The Duplication Of Bible Code Arrays Using A Control Text: A Formal Experiment

Author: Keith York

Introduction:

The paper "Statistics and the Bible Codes" makes the following statement. "Should statistics be used to determine if the codes are significant? MBBK and WRR will continue to argue about this for a long time. Nobody has proven either way yet. It is our contention that statistics is not the best method. There is a much easier method, based on the following statement which nobody can disagree with: If the codes found in the Bible are by chance, then similar codes should be found in any text similar in length. Anyone can be just as scientific as MBBK and WRR and use the Scientific Method. Set up a 'control' to compare the Hebrew scriptures to. Make a list of 15-20 terms that describe a certain event. Search for all of those in the Tanach (Hebrew Old Testament), and then use a control text similar in length, like 'Moby Dick'. See what you'll find. You'll probably find every term in both texts, but you'll only find a lot of them together in the Tanach. Of course, this is only for people with Bible Codes software. For control experiments, CodeFinder is the best program." (Note: WRR refers to researchers Witztum, Rips, and Rosenberg. MBBK refers to researchers McKay, Bar-Natan, Bar-Hillel, and Kalai.)

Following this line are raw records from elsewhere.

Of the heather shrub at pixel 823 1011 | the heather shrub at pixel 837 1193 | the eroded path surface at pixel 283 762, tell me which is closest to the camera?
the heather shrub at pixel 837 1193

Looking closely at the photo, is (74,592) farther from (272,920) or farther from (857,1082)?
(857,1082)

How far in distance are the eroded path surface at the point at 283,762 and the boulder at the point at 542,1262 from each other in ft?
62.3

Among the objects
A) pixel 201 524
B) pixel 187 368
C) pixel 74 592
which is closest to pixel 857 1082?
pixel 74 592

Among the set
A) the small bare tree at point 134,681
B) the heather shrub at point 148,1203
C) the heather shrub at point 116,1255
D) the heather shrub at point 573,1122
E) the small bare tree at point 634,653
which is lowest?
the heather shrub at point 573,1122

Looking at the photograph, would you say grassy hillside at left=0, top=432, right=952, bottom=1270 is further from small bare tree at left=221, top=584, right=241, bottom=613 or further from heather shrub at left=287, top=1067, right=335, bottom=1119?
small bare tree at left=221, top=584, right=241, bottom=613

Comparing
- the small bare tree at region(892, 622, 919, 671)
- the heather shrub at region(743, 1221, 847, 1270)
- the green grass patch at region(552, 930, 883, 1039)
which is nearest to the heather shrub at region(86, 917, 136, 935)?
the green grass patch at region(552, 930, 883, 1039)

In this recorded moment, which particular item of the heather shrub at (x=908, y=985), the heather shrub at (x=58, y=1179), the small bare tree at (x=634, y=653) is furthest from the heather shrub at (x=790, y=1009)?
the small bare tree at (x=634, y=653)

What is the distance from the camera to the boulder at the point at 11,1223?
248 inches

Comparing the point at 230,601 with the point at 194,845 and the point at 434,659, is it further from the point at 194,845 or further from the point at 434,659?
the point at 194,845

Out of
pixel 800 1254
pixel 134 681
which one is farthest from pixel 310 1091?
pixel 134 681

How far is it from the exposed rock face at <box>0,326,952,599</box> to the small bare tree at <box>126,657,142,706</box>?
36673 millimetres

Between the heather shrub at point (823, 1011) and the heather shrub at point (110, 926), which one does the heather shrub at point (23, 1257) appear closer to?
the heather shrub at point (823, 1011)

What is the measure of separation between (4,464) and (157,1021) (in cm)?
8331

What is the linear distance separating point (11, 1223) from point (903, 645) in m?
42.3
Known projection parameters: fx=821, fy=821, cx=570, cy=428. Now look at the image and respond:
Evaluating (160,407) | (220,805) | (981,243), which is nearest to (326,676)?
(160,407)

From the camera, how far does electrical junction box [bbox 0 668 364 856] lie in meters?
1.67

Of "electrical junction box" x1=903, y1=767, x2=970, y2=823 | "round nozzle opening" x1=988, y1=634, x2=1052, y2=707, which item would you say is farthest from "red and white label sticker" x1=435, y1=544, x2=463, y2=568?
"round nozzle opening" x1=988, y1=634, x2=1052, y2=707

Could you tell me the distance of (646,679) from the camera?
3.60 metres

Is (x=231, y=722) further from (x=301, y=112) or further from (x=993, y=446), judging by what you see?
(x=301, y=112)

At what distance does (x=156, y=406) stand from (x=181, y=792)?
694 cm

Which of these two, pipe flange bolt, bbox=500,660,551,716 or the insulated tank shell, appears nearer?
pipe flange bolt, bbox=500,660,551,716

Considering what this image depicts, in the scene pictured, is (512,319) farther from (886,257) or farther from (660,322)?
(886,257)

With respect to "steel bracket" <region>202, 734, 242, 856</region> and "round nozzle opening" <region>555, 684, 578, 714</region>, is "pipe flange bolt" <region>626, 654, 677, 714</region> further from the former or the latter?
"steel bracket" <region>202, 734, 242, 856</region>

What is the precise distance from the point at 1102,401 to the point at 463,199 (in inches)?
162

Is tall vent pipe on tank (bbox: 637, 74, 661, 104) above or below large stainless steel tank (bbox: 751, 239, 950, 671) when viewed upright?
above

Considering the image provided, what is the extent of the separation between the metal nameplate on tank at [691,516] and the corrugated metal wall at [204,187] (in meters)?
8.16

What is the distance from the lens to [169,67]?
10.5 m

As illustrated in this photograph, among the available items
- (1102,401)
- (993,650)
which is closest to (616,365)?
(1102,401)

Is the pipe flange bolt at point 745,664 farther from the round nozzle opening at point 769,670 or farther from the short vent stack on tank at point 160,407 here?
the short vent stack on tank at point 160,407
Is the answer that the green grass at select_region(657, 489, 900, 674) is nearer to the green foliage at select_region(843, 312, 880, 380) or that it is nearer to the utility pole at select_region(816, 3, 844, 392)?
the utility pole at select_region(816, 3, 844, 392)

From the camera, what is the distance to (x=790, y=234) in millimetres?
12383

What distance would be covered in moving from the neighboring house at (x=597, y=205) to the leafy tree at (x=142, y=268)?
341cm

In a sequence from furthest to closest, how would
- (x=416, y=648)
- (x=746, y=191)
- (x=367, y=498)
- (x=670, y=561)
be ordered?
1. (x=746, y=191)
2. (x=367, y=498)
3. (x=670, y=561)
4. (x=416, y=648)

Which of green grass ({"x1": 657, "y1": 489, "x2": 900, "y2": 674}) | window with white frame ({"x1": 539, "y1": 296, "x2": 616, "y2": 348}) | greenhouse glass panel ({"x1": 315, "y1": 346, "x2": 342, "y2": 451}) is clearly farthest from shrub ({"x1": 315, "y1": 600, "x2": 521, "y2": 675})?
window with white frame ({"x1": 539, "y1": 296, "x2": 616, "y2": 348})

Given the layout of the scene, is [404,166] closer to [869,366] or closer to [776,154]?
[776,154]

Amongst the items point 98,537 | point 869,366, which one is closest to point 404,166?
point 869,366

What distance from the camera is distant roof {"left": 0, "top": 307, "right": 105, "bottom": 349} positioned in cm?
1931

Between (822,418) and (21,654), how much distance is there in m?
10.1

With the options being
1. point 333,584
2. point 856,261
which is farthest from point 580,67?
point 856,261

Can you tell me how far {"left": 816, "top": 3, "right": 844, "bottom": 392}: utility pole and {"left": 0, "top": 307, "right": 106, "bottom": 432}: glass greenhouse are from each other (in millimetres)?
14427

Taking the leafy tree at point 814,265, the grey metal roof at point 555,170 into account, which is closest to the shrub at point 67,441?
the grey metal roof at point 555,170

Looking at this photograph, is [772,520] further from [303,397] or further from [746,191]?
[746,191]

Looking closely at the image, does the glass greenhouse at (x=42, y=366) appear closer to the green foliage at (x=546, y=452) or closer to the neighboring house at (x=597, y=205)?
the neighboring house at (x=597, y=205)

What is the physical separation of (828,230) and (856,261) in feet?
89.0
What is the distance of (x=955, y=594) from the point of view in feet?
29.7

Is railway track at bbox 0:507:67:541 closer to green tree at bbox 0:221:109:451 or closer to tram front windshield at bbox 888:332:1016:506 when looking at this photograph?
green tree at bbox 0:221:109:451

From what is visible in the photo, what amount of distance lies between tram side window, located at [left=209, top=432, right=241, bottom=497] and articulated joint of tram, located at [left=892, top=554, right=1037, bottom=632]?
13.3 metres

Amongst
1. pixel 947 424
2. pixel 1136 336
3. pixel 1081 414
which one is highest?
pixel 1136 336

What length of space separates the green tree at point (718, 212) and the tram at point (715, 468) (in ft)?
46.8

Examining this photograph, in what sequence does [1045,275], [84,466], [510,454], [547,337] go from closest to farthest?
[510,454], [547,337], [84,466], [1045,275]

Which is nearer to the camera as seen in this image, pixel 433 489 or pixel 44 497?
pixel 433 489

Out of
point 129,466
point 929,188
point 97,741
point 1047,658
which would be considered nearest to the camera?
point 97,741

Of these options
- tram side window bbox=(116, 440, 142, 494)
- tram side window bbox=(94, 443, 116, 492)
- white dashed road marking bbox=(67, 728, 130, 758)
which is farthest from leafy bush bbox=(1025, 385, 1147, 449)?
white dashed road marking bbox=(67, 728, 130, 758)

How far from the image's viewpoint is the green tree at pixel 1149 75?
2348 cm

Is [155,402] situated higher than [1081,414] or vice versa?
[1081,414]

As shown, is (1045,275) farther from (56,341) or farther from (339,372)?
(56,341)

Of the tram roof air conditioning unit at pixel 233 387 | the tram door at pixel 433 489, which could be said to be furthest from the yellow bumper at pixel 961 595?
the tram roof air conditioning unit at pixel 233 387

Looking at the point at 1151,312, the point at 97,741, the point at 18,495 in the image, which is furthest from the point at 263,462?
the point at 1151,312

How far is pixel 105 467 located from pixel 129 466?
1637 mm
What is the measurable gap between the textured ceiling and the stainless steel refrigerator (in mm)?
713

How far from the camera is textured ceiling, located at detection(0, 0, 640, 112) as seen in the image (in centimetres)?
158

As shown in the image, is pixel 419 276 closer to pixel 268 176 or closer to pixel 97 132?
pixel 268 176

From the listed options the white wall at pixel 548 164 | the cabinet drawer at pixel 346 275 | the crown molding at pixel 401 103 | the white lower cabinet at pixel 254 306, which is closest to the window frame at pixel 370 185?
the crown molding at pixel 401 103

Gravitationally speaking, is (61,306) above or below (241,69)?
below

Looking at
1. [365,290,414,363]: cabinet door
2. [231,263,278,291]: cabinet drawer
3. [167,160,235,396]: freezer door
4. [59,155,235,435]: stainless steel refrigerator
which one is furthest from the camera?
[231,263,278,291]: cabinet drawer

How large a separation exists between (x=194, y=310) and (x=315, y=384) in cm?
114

The above statement provided the inspiration to do just that in a formal experiment. Rather than create a list of terms just for this experiment, though, it was decided to use an already-published set of arrays, namely the arrays presented in the articles in the August 1999 News section of thebiblecodes.com (http://thebiblecodes.com/news/august). Each matrix is identified by a matrix number (T#), date published on the site and subject. They are as follows: T1, 08/04/1999, 'Mark Barton'; T2, 08/08/1999, 'Rachel Joy Scott'; T3, 08/12/1999, 'Eclipse'; T4, 08/12/1999, 'Hitler and Germany'; T5, 08/23/1999, 'Earthquake in Turkey'; T6, 08/24/1999, 'Earthquakes'; and T7, 08/31/1999, 'Lady Diana'. Rather than reprint those matrices here, the reader is referred to the link to print and read the originals. These are the test arrays (i.e., arrays found in the Tanach which are being tested to see if similar results can be produced from a control text), hence the T in the labels. The corresponding control arrays (i.e., similar matrices produced from a control text) are labeled C1 through C7.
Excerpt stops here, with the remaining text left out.